End-to-end DLTE scores (UJ-H, higher is better). Headline pipelines are selected on the development split and evaluated once on test to avoid selection bias over 1,120 test evaluations.
| Pipeline (Stage 1 / 2 / 3) | Composition | Selection | UJ-H ↑ |
|---|---|---|---|
| Starmie / GTE / GTE | Hybrid | Test rank-1 | 0.253 |
| Starmie / BERT / TransTab | Hybrid | Dev marginals | 0.231 |
| TUTA / GTE / GTE | Hybrid | Dev-selected (headline) | 0.229 |
| BERT / BERT / BERT | Monolithic | Best monolith | 0.139 |
| Starmie / TABBIE / TransTab | Hybrid | Test marginals | 0.134 |
UJ-H is the harmonic mean of union- and join-recall. Explore all 1,120 pipelines in the interactive viewer →
Composition gap. Stacking per-stage winners is not the best pipeline: the dev-selected hybrid TUTA/GTE/GTE (0.229 UJ-H) beats the best monolith BERT/BERT/BERT (0.139) by 0.090, while assembling each stage's marginal leader reaches only 0.134; the unrestricted test maximum is 0.253 (Starmie/GTE/GTE). Granularities interact rather than stack — capability-matched hybrids win.
A hands-off fly-through of the 1,120 TRL-DLTE pipelines — every Stage-1 × Stage-2 × Stage-3 combination, colored by end-to-end UJ-H. The cube auto-tours on loop; no controls to fiddle with.
Once downstream conditions are standardized, encoder quality is capability-specific rather than captured by a single leaderboard — and end-to-end quality depends on how capabilities compose, not on per-stage rank in isolation.
A capability profile of representative encoders — the shape, not any single score, is the point.
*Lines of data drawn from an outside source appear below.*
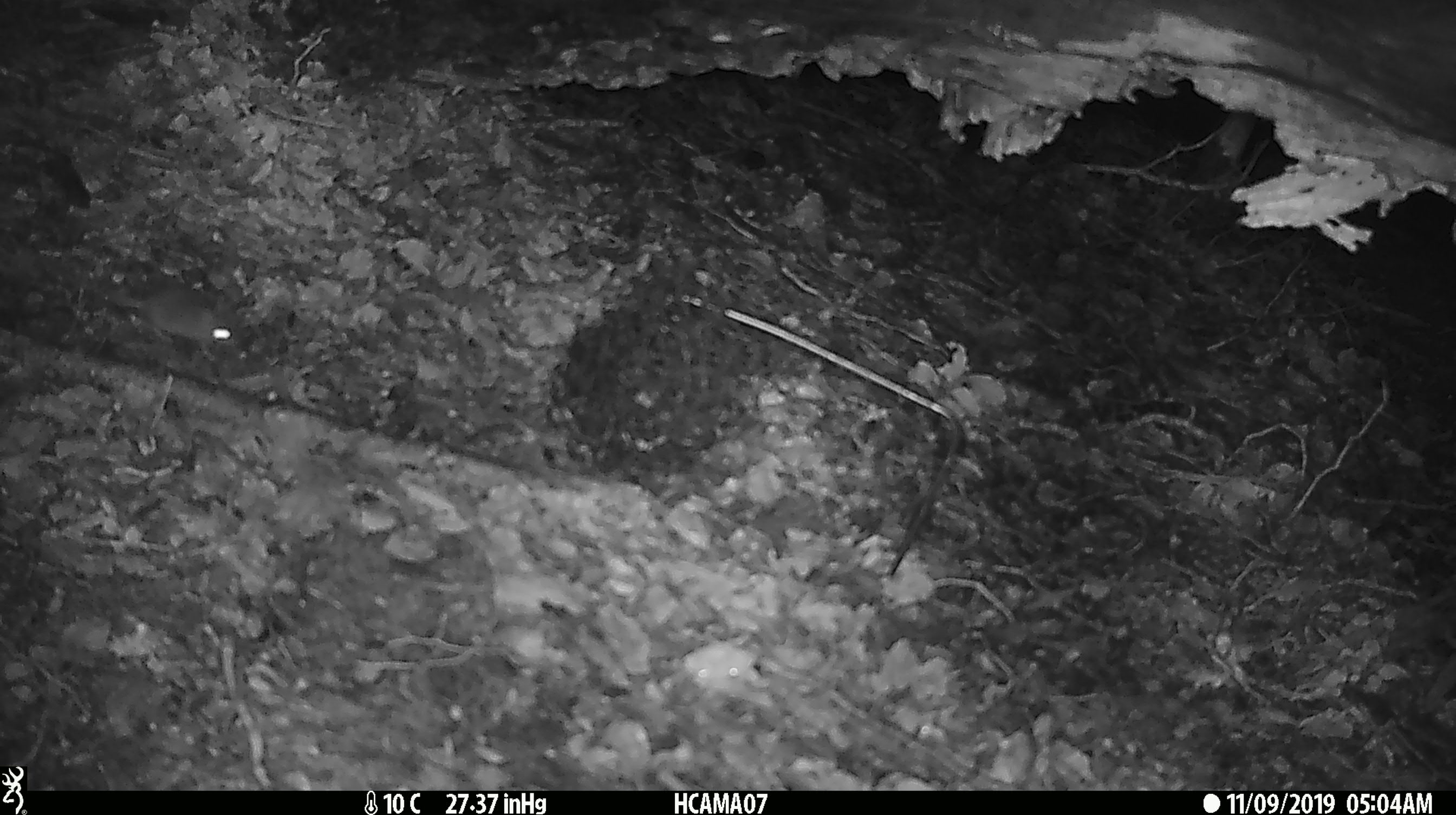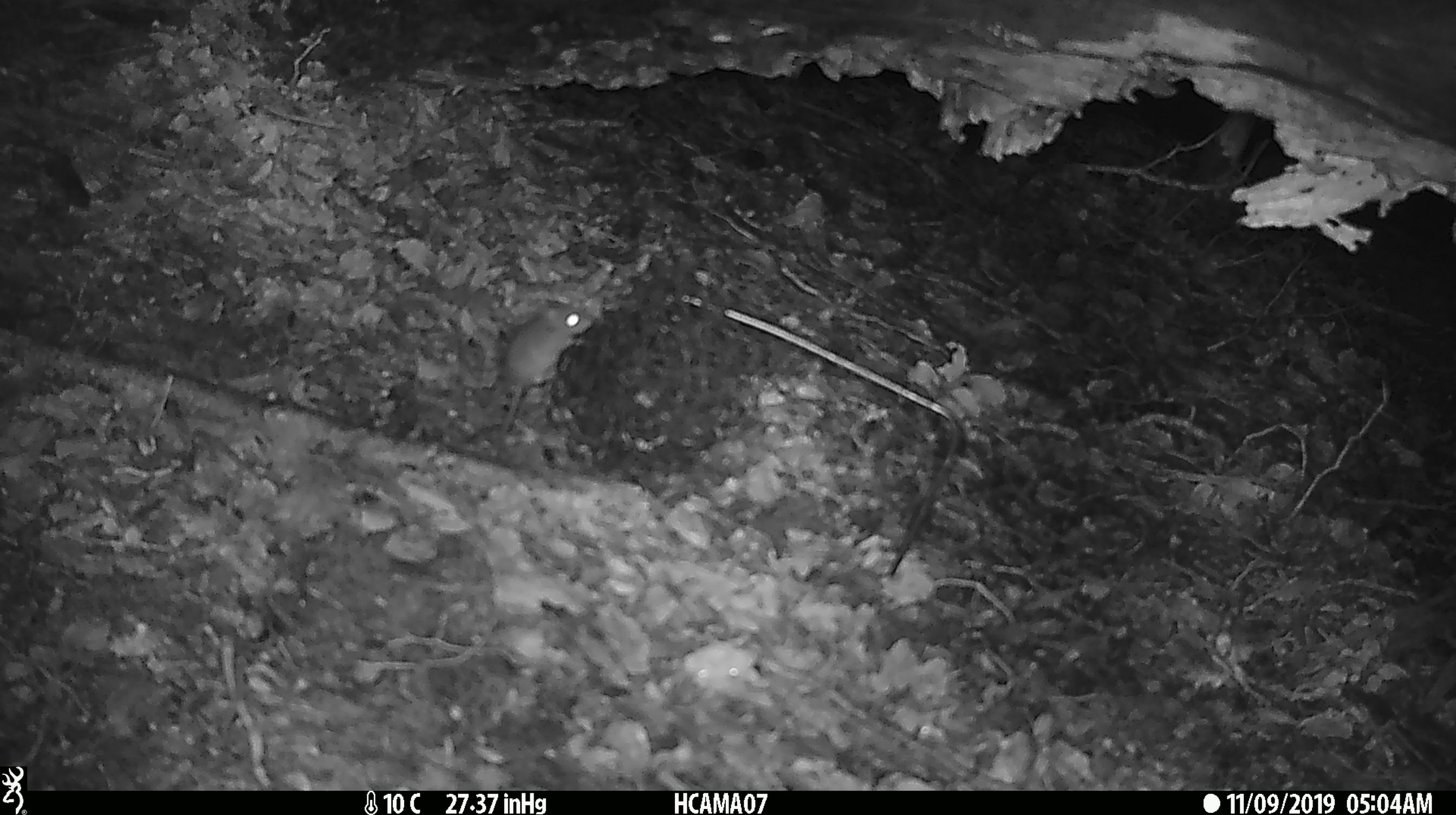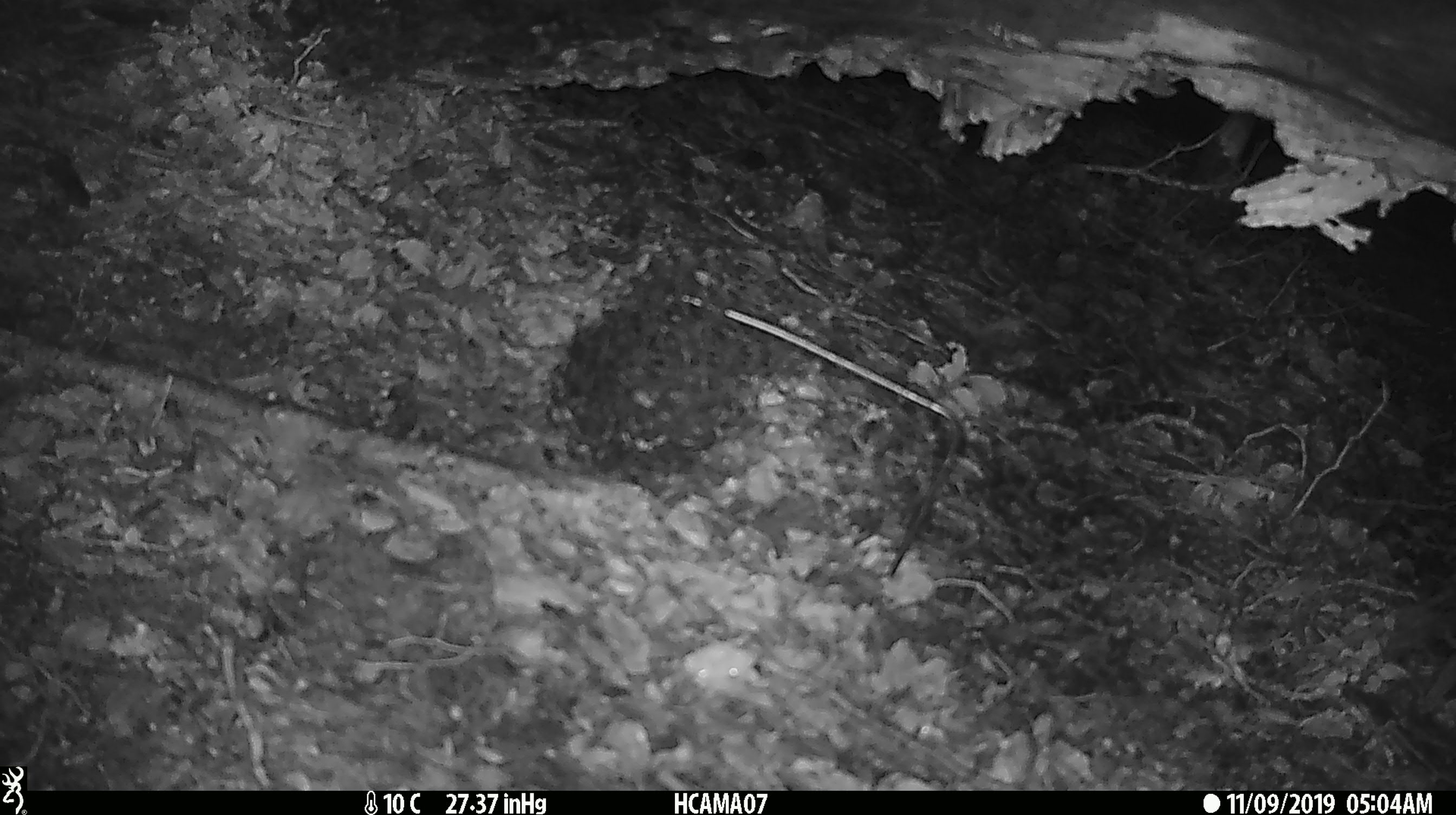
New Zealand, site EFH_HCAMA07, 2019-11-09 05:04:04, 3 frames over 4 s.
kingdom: Animalia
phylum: Chordata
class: Mammalia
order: Rodentia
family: Muridae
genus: Mus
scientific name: Mus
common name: mouse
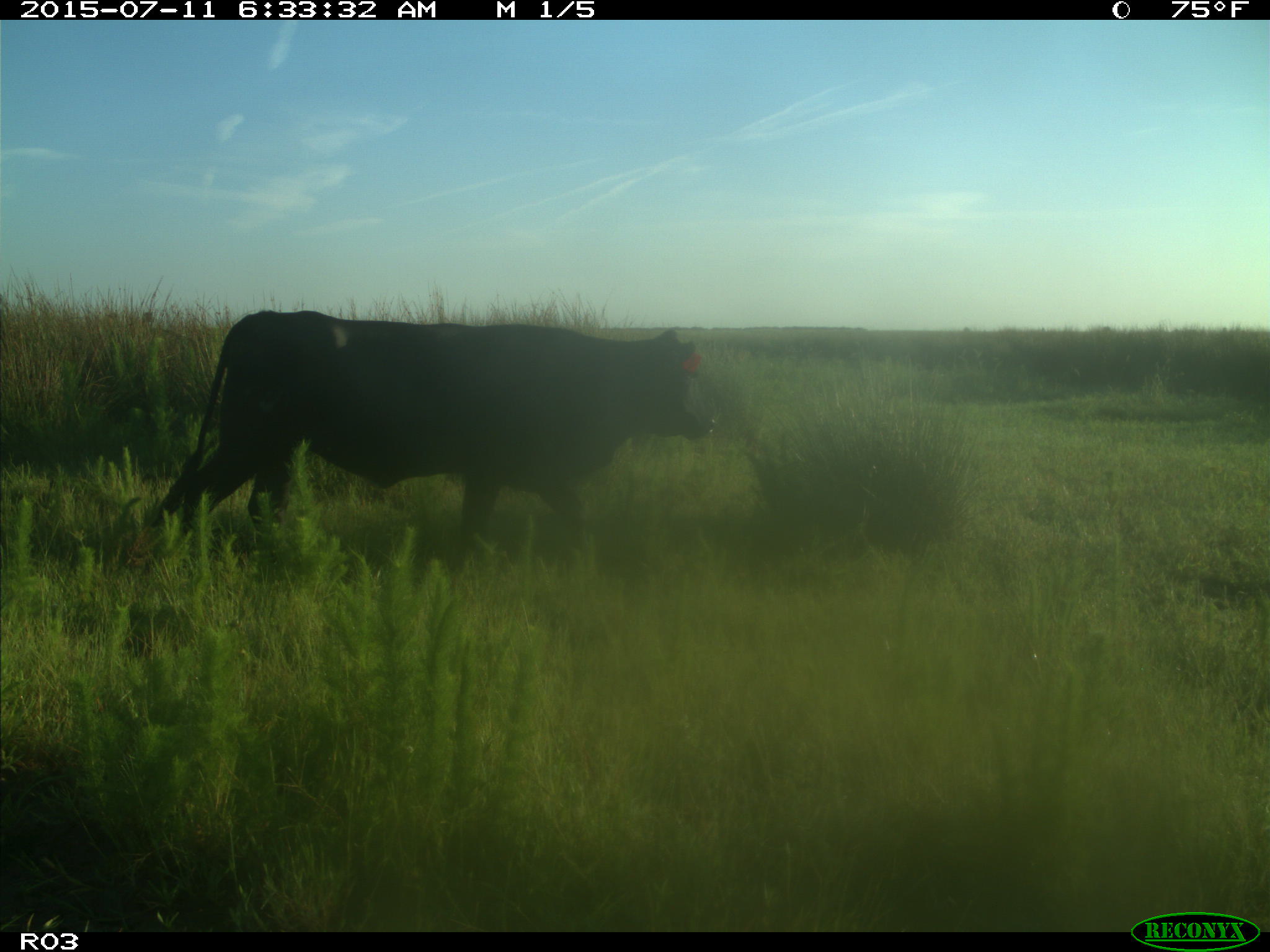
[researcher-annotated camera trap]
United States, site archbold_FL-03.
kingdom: Animalia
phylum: Chordata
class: Mammalia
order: Artiodactyla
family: Bovidae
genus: Bos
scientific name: Bos taurus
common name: domestic cow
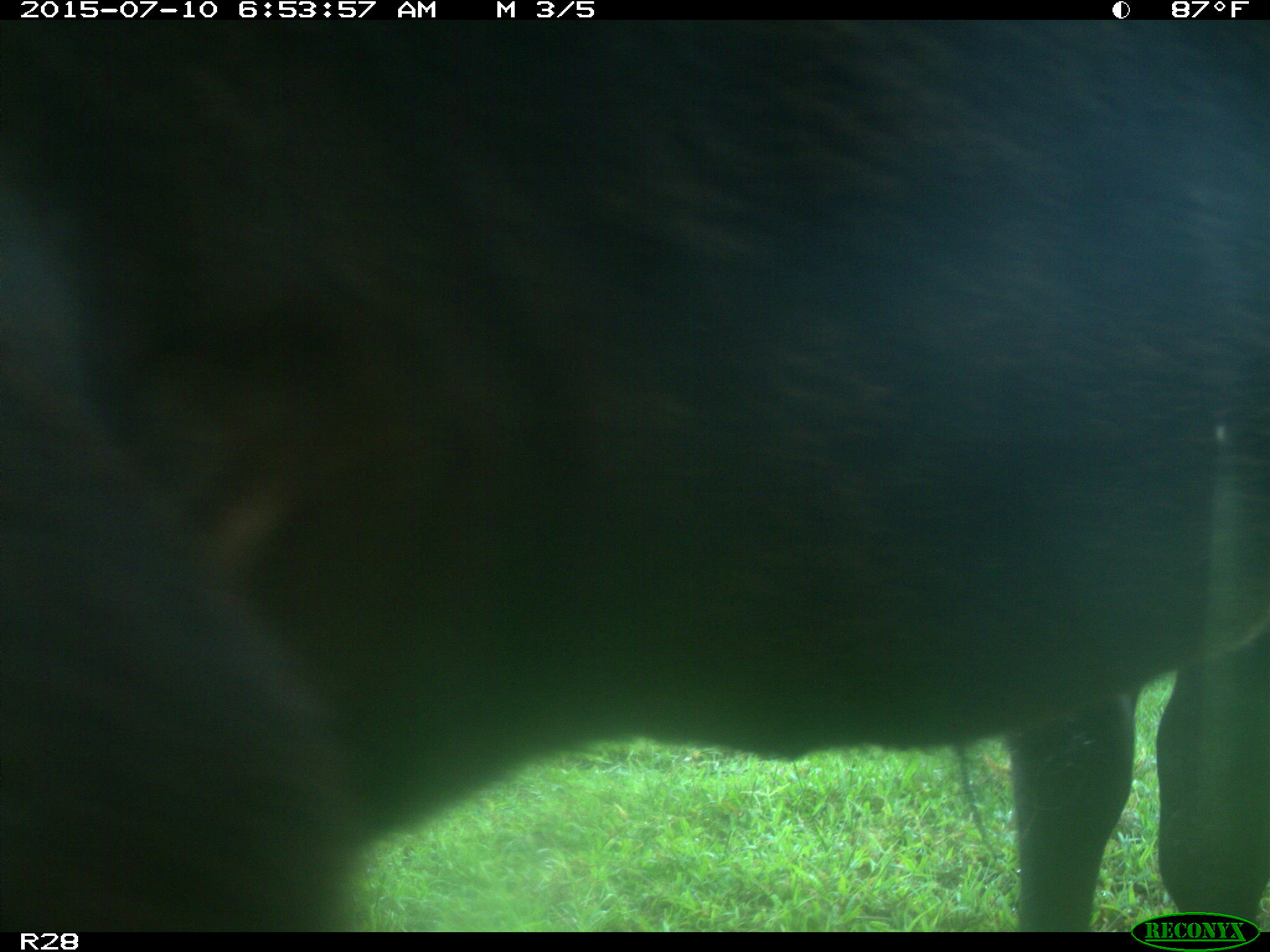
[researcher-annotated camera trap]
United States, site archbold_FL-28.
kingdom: Animalia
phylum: Chordata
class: Mammalia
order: Artiodactyla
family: Bovidae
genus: Bos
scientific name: Bos taurus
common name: domestic cow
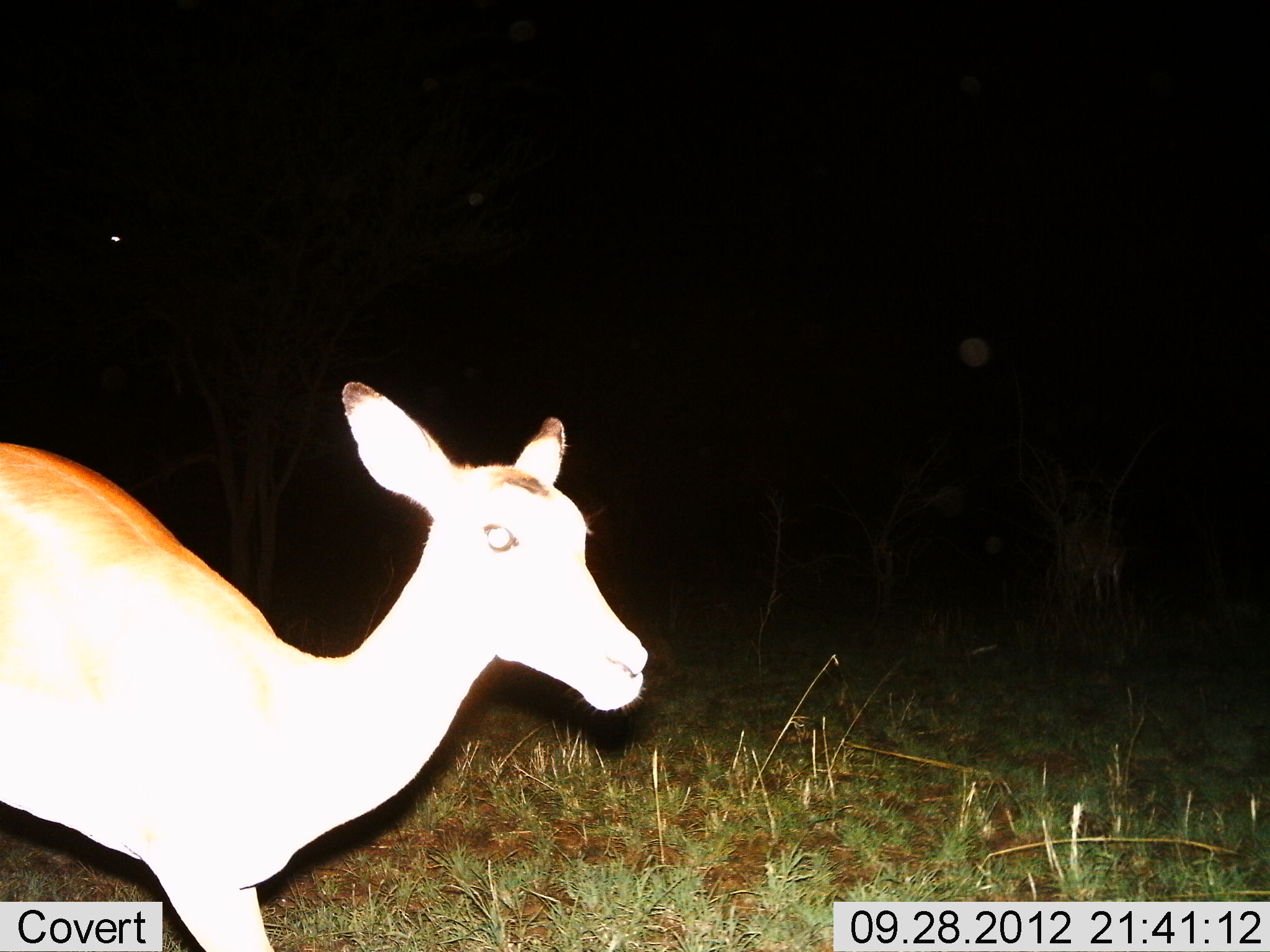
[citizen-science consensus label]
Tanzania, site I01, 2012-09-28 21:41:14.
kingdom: Animalia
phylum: Chordata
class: Mammalia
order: Artiodactyla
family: Bovidae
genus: Redunca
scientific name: Redunca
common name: reedbuck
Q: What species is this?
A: Reedbuck (Redunca).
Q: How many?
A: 1.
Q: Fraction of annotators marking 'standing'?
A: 90%.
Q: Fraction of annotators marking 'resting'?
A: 10%.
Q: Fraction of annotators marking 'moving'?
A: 10%.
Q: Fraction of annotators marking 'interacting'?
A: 0%.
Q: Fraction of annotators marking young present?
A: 0%.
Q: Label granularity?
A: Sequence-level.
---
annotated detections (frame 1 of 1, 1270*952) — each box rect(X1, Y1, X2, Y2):
animal: rect(0, 380, 648, 952)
No model spans every capability. Different encoder families peak on different capability axes — surface-text tasks reward generic text encoders, while cross-table alignment and matching reward structure-aware specialists.
Read jointly, the three suites expose three structural gaps that single-paradigm evaluations cannot isolate: a specialization gap in model choice (CTbench), a transfer-scope gap between intra- and cross-table transfer (Rbench), and a composition gap where granularities interact rather than stack (DLTE).
If you find TRL-Bench useful for your research, please cite our work.
@article{pang2026trl,
title = {{TRL}-Bench: Standardizing Cross-Paradigm Representation-Level Evaluation of Tabular Encoders},
author = {Pang, Wei and Jian, Xiangru and Li, Hehan and Yu, Zhixuan and Xue, Alex and Li, Jinyang and Dong, Zhengyuan and Zhao, Xinjian and Xu, Hao and Zhang, Chao and Cheng, Reynold and {\"O}zsu, M. Tamer and Yu, Tianshu},
journal = {arXiv preprint arXiv:2606.09323},
year = {2026}
}
TRL-Bench spans three suites — TRL-CTbench (column/table), TRL-Rbench (row), and TRL-DLTE (compositional data-lake table enrichment).